──────── Recorded information

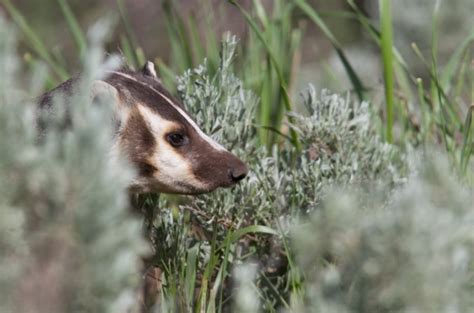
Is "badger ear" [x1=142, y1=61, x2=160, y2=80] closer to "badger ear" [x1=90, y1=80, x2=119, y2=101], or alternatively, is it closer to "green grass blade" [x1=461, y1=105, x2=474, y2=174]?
"badger ear" [x1=90, y1=80, x2=119, y2=101]

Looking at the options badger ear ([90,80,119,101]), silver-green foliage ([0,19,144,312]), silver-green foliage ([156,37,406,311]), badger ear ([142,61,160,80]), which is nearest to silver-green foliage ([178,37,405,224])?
silver-green foliage ([156,37,406,311])

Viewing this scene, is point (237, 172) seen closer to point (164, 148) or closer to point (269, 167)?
point (164, 148)

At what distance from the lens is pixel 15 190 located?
190 cm

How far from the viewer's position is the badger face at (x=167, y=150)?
312 cm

────────────────

Please output the data above as a JSON list of strings, one string per line, leaving out blank lines and the pictures.

**Final result**
[
  "Is \"badger ear\" [x1=142, y1=61, x2=160, y2=80] closer to \"badger ear\" [x1=90, y1=80, x2=119, y2=101], or alternatively, is it closer to \"green grass blade\" [x1=461, y1=105, x2=474, y2=174]?",
  "\"badger ear\" [x1=90, y1=80, x2=119, y2=101]",
  "Looking at the options badger ear ([90,80,119,101]), silver-green foliage ([0,19,144,312]), silver-green foliage ([156,37,406,311]), badger ear ([142,61,160,80]), which is nearest to silver-green foliage ([178,37,405,224])?",
  "silver-green foliage ([156,37,406,311])",
  "Viewing this scene, is point (237, 172) seen closer to point (164, 148) or closer to point (269, 167)?",
  "point (164, 148)",
  "At what distance from the lens is pixel 15 190 located?",
  "190 cm",
  "How far from the viewer's position is the badger face at (x=167, y=150)?",
  "312 cm"
]